I've been writing for Sports Injury Bulletin since it started back in 2000 and I was recently asked what is the biggest frustration still in your professional area of practice.
I have two frustrations when it comes to injury rehab (in fact I think they probably spill over into the world of S&C) which are linked.
1. 'Paralysis by analysis'.
We have become obsessed with having evidence based practice and scientific research to support our training and rehabilitation strategies.
2. We are often trying to be too clever.
I'm frustrated when I read endless reviews and research articles explaining in great detail risk factors that we can't really control. Whilst research is incredibly important I do feel that we are sometimes in danger of overanalysing everything, and ultimately miss what is obvious.
We are obsessed with having to find an answer for everything and often can't come up with practical fixes based on hunches and experience.
Let's look at one of the researchers favourites, the ACL. Whilst a significant amount of research has clearly gone into establishing the intrinsic and extrinsic risk factors associated with and contributing to ACL injuries I'm left wondering whether we can't see the wood for the trees.

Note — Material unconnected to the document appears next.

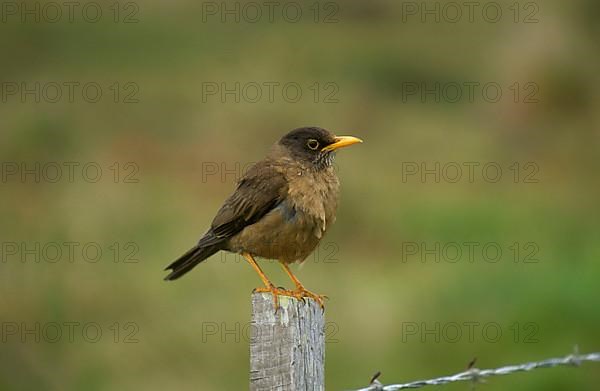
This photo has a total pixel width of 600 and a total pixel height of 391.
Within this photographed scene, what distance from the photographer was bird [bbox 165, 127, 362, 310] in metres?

As a coach working with athletes it's unlikely that you are going to able to control all of the intrinsic and extrinsic factors (joint laxity, valgus collapse, pre- and post-landing activation patterns etc.) that are outlined in numerous studies. Forget thinking about this a male/female issue or worrying about intrinsic/extrinsic risk factors. ACL's blow because fundamentally the musculoskeletal system can't cope with the demands being placed upon it. Maybe we should control the controllables and work on developing gross athleticism. It's just a hunch!
When we speak to coaches and physiotherapists working on a daily basis with clients they can't always articulate why they performed a certain intervention. Alarm bells sound in our scientific minds. If they can't explain why, then how do they know it is working. It's simply not enough for them to refer to instinct or gut feel!
In the book, Blink, Malcolm Gladwell points out that
"Our world requires that decisions be sourced and footnoted, and if we say how we feel, we must also be prepared to elaborate on why we feel that way."
It is a lot easier to listen to the scientists, after all, as Malcolm Gladwell points out
"...because the scientists could provide pages and pages of documentation supporting their conclusions."
What I've learnt during my career is that what we do is not an exact science. Yes we should always strive to understand why we are training in a certain way but we must also acknowledge the 'art' of what we do. Sometimes we just have a hunch, an instinct, a gut feel that what we are doing or seeing is the way to go.
"We need to respect the fact that it is possible to know without knowing why we know and accept - that - sometimes we're better off that way."